Data provided START
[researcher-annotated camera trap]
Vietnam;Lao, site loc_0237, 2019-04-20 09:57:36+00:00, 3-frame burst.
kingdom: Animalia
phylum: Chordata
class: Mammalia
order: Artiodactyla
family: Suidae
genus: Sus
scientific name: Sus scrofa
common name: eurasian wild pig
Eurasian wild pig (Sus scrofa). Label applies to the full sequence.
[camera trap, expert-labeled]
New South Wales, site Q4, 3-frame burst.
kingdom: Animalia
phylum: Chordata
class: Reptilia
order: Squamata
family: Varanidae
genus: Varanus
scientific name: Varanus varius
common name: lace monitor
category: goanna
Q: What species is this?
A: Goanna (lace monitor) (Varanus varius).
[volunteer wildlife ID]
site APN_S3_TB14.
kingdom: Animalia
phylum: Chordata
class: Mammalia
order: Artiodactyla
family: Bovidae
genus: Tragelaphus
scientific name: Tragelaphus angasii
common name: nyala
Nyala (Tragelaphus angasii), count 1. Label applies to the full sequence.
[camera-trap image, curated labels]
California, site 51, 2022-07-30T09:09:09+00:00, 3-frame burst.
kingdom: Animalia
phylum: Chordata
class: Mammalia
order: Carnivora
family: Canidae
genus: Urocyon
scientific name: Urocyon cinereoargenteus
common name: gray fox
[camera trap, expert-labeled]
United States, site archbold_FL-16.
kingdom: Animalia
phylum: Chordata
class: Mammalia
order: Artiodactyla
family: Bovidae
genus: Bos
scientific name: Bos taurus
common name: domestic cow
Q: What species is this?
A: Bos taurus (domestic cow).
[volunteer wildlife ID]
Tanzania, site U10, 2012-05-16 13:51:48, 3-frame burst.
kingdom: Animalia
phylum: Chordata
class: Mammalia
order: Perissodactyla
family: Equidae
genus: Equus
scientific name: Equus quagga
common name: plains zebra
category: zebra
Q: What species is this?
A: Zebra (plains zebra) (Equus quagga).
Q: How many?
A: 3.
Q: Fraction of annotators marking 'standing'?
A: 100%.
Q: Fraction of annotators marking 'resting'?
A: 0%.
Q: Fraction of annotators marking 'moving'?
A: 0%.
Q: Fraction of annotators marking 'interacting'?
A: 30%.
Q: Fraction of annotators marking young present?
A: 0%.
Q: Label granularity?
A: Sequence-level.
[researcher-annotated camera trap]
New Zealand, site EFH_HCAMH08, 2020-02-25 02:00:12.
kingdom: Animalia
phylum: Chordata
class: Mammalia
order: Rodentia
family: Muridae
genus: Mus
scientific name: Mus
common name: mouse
Data provided END
• _What you have to do_
All of the entries are to be set down again without alteration.

• _Completed task_
[researcher-annotated camera trap]
Vietnam;Lao, site loc_0237, 2019-04-20 09:57:36+00:00, 3-frame burst.
kingdom: Animalia
phylum: Chordata
class: Mammalia
order: Artiodactyla
family: Suidae
genus: Sus
scientific name: Sus scrofa
common name: eurasian wild pig
Eurasian wild pig (Sus scrofa). Label applies to the full sequence.
[camera trap, expert-labeled]
New South Wales, site Q4, 3-frame burst.
kingdom: Animalia
phylum: Chordata
class: Reptilia
order: Squamata
family: Varanidae
genus: Varanus
scientific name: Varanus varius
common name: lace monitor
category: goanna
Q: What species is this?
A: Goanna (lace monitor) (Varanus varius).
[volunteer wildlife ID]
site APN_S3_TB14.
kingdom: Animalia
phylum: Chordata
class: Mammalia
order: Artiodactyla
family: Bovidae
genus: Tragelaphus
scientific name: Tragelaphus angasii
common name: nyala
Nyala (Tragelaphus angasii), count 1. Label applies to the full sequence.
[camera-trap image, curated labels]
California, site 51, 2022-07-30T09:09:09+00:00, 3-frame burst.
kingdom: Animalia
phylum: Chordata
class: Mammalia
order: Carnivora
family: Canidae
genus: Urocyon
scientific name: Urocyon cinereoargenteus
common name: gray fox
[camera trap, expert-labeled]
United States, site archbold_FL-16.
kingdom: Animalia
phylum: Chordata
class: Mammalia
order: Artiodactyla
family: Bovidae
genus: Bos
scientific name: Bos taurus
common name: domestic cow
Q: What species is this?
A: Bos taurus (domestic cow).
[volunteer wildlife ID]
Tanzania, site U10, 2012-05-16 13:51:48, 3-frame burst.
kingdom: Animalia
phylum: Chordata
class: Mammalia
order: Perissodactyla
family: Equidae
genus: Equus
scientific name: Equus quagga
common name: plains zebra
category: zebra
Q: What species is this?
A: Zebra (plains zebra) (Equus quagga).
Q: How many?
A: 3.
Q: Fraction of annotators marking 'standing'?
A: 100%.
Q: Fraction of annotators marking 'resting'?
A: 0%.
Q: Fraction of annotators marking 'moving'?
A: 0%.
Q: Fraction of annotators marking 'interacting'?
A: 30%.
Q: Fraction of annotators marking young present?
A: 0%.
Q: Label granularity?
A: Sequence-level.
[researcher-annotated camera trap]
New Zealand, site EFH_HCAMH08, 2020-02-25 02:00:12.
kingdom: Animalia
phylum: Chordata
class: Mammalia
order: Rodentia
family: Muridae
genus: Mus
scientific name: Mus
common name: mouse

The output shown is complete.